SHORT EXERCISE:
Which lines in the data contain the word "lamp"? Select each of them and copy it out.

Dataset rows:
-- begin --

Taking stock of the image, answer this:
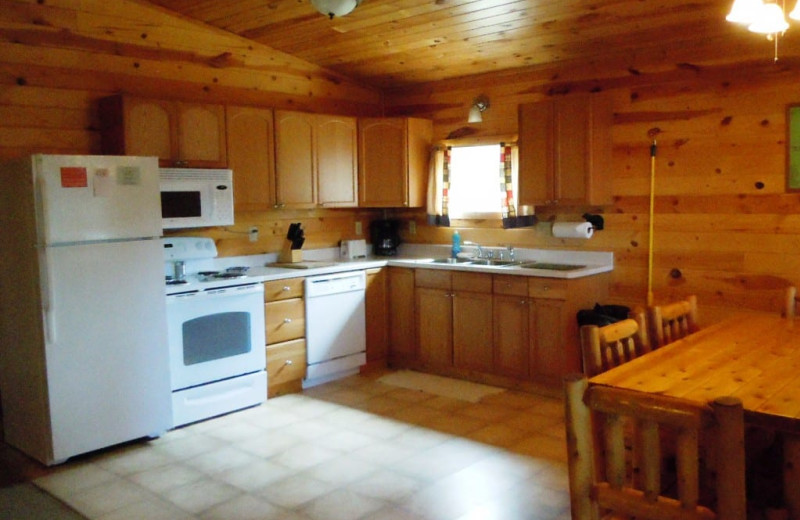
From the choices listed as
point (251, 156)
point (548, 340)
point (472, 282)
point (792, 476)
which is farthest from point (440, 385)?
point (792, 476)

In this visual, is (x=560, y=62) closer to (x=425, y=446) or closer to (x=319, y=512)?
(x=425, y=446)

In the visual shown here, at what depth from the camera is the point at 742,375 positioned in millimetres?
2195

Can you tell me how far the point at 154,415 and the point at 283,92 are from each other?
2.60 metres

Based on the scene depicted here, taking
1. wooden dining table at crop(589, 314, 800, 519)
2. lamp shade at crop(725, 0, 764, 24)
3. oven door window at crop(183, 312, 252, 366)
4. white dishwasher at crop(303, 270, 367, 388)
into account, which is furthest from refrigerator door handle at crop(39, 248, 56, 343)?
lamp shade at crop(725, 0, 764, 24)

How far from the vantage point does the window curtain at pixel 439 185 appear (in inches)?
220

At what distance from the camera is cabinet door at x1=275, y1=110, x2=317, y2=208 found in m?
5.00

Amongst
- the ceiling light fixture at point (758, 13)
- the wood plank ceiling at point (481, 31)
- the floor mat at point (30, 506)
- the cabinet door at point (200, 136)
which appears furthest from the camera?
the cabinet door at point (200, 136)

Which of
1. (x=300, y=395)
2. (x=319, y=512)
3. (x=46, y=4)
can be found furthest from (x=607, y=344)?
(x=46, y=4)

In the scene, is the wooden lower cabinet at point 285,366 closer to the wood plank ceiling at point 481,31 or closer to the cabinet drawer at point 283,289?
the cabinet drawer at point 283,289

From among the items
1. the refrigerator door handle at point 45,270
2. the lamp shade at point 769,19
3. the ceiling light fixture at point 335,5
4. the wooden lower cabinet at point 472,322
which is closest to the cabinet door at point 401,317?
the wooden lower cabinet at point 472,322

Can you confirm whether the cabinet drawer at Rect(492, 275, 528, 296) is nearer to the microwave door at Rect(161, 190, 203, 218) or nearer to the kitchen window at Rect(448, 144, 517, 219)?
the kitchen window at Rect(448, 144, 517, 219)

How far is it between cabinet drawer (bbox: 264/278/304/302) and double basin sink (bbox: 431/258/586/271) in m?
1.06

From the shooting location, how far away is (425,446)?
383cm

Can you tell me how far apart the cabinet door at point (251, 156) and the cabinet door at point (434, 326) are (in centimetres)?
131
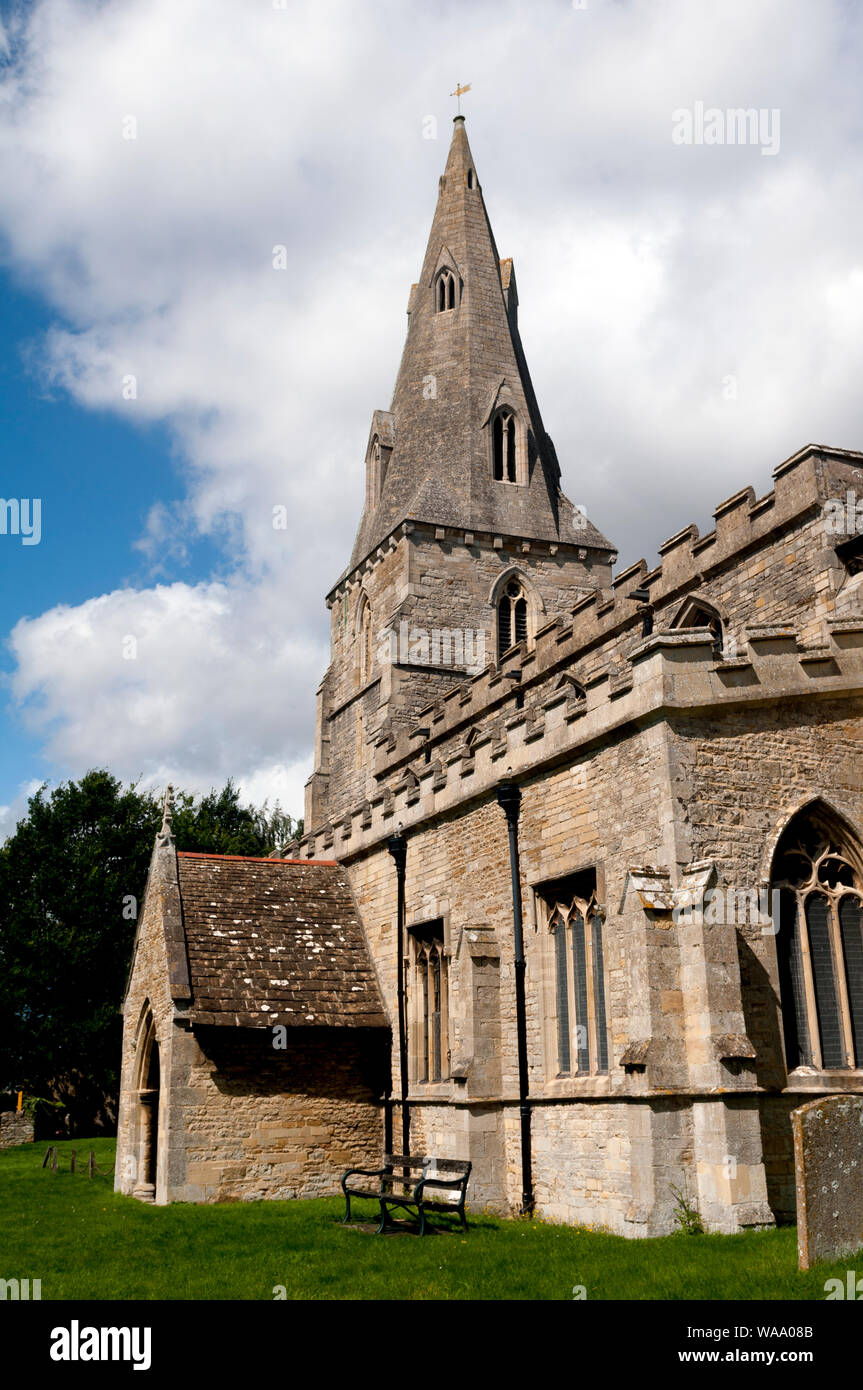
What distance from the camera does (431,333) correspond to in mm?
36562

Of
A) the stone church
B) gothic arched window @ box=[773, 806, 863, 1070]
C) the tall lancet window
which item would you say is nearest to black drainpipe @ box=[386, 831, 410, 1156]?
the stone church

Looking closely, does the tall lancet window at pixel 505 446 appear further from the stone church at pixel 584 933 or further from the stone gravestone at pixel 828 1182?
the stone gravestone at pixel 828 1182

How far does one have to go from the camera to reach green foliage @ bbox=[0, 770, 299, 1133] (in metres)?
35.6

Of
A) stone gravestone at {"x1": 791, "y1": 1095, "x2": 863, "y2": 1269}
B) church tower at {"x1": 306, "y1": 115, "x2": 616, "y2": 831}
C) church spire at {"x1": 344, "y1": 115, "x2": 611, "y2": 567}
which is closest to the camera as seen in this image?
stone gravestone at {"x1": 791, "y1": 1095, "x2": 863, "y2": 1269}

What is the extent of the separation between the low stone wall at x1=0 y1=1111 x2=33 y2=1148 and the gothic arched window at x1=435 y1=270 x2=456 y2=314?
86.8 feet

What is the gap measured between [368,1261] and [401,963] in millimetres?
7377

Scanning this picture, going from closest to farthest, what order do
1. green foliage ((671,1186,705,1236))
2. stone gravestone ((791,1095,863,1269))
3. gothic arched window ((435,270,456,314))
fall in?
1. stone gravestone ((791,1095,863,1269))
2. green foliage ((671,1186,705,1236))
3. gothic arched window ((435,270,456,314))

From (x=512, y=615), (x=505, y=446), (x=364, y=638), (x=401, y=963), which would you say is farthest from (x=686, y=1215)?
(x=505, y=446)

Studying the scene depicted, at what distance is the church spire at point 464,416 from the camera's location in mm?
32812

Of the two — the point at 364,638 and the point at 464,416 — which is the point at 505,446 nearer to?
the point at 464,416

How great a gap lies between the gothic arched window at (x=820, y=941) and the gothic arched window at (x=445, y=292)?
28099 mm

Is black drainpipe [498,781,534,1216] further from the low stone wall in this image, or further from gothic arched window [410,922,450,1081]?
the low stone wall

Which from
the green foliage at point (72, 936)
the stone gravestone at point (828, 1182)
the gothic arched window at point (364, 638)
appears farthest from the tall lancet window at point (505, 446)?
the stone gravestone at point (828, 1182)

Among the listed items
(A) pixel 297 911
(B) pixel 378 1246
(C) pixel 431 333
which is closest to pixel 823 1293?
(B) pixel 378 1246
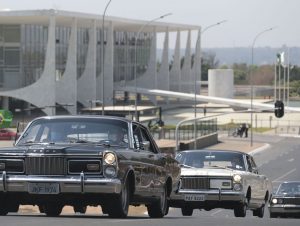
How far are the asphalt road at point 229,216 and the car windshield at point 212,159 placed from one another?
127cm

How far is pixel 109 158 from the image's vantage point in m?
15.1

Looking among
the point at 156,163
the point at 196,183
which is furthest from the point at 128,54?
the point at 156,163

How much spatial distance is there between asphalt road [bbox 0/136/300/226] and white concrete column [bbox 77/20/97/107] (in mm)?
23075

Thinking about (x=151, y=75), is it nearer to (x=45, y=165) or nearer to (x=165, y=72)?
(x=165, y=72)

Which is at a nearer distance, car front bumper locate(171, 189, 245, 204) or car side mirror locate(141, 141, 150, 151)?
car side mirror locate(141, 141, 150, 151)

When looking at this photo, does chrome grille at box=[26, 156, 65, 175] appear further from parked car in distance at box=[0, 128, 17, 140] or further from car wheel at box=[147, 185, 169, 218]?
parked car in distance at box=[0, 128, 17, 140]

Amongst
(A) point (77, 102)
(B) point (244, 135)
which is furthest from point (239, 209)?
(A) point (77, 102)

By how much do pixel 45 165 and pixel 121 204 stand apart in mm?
1300

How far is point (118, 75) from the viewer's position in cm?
13988

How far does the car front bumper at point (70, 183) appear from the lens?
15.0 meters

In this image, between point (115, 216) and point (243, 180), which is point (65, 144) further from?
point (243, 180)

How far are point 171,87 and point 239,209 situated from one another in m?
132

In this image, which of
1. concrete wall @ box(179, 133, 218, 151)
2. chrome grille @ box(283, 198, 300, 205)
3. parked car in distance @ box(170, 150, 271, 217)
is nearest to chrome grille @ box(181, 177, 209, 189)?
parked car in distance @ box(170, 150, 271, 217)

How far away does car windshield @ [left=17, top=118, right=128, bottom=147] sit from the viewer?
16.0 meters
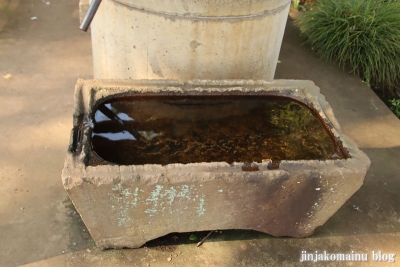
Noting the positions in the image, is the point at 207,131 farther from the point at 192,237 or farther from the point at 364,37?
the point at 364,37

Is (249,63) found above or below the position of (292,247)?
above

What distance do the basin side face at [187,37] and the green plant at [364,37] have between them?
167 cm

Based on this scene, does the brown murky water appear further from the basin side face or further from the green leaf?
the green leaf

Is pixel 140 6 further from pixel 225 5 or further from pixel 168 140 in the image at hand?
pixel 168 140

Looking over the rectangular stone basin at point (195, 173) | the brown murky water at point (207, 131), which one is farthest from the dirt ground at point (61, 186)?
the brown murky water at point (207, 131)

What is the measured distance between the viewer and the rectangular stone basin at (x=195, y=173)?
5.88 feet

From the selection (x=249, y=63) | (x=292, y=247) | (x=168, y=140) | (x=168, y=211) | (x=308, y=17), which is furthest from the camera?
(x=308, y=17)

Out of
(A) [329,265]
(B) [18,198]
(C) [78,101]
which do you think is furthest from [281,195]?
(B) [18,198]

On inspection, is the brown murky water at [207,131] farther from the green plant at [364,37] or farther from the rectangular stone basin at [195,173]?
the green plant at [364,37]

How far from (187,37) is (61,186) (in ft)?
4.36

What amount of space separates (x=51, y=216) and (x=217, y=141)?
1.16 meters

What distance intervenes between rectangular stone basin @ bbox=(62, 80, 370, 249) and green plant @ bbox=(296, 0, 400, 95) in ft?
6.83

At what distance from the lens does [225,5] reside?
2.40 meters

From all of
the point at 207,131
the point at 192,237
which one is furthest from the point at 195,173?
the point at 192,237
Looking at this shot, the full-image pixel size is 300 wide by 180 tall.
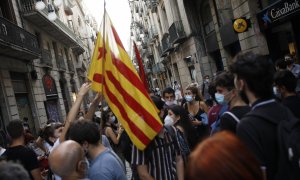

-- end --

THE SOLUTION:
2. lamp shade at crop(725, 0, 764, 24)
lamp shade at crop(725, 0, 764, 24)
2. the lamp shade at point 769,19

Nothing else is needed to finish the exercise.